Michael C. McMillen (born 1946) is a sculptor, installation artist, and short filmmaker from Los Angeles, California.

==Biography==

===Early life===
Michael C. McMillen was born in 1946 in Los Angeles, California. He first received a bachelor's degree at California State University, Northridge (where he was taught by Hans Burkhardt) and received a master's degree, followed by a Master of Fine Arts degree from UCLA.

===Career===
He started his career by building props for movies, where he worked in the 1970s and 1980s. At the same time, he embarked upon a vocation as an artist. He won the New Talent Award from the LACMA in 1978.

As an artist, his work includes sculptures, art installations, and short films. At Fillmore station on the Los Angeles Metro Rail system in Pasadena, California, he created an art piece called 'Geologica 42'. He founded the Aero Pacific Research, where he serves as Director.

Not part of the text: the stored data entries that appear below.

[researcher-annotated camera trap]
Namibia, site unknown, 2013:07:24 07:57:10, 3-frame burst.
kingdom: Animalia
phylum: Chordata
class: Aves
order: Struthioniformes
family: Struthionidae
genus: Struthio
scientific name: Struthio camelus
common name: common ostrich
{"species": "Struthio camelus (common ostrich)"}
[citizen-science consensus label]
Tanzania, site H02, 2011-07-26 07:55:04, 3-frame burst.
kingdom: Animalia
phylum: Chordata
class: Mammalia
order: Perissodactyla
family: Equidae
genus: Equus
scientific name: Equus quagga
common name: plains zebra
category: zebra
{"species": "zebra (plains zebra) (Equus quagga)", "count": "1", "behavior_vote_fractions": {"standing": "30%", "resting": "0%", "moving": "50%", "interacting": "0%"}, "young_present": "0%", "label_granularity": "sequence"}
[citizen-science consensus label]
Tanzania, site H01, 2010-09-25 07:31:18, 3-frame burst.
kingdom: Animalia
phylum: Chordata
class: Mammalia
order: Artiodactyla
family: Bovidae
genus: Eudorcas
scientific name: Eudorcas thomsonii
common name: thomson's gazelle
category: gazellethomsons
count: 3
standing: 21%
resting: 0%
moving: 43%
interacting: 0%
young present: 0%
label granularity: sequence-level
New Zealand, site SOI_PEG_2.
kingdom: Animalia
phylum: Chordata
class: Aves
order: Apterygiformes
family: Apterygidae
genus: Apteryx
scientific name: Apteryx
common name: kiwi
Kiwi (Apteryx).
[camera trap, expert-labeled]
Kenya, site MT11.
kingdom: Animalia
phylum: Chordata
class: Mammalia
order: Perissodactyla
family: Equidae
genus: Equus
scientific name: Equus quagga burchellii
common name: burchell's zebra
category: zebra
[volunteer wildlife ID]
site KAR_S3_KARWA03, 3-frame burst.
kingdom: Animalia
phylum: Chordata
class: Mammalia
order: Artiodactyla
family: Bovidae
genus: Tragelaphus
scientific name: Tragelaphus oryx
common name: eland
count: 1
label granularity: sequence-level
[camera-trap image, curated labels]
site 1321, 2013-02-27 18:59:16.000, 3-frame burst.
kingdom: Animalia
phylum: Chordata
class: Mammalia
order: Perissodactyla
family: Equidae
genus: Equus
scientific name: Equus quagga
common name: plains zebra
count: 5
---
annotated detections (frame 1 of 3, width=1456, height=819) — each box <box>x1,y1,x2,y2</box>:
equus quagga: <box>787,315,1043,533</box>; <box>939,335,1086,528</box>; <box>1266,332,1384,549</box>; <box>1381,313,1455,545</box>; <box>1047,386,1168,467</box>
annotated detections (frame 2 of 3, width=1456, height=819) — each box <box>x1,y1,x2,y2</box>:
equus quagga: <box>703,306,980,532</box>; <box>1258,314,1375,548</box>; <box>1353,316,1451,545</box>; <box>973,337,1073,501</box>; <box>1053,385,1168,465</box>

His work is in the permanent collections of the Los Angeles County Museum of Art (LACMA) in Los Angeles, the Oakland Museum of California in Oakland, California, the Laguna Art Museum in Laguna Beach, California, the San Jose Museum of Art in San Jose, California, the Solomon R. Guggenheim Museum in New York City, as well as the Australian National Gallery in Canberra and the Art Gallery of New South Wales in Sydney, Australia. It has also been exhibited at the Whitney Museum of American Art in New York City, the Barry Whistler Gallery in Dallas, Texas, and the de Saisset Museum.

As part of the Beverly Hills Centennial Arts of Palm Installation, he created an art piece for the rotunda of the Palm Court of the Beverly Hills Civic Center between Crescent Drive and Rexford Drive in Beverly Hills, California. Michael C. McMillen is a 2015 John Simon Guggenheim Fellow

===Personal life===
He resides in Santa Monica, California.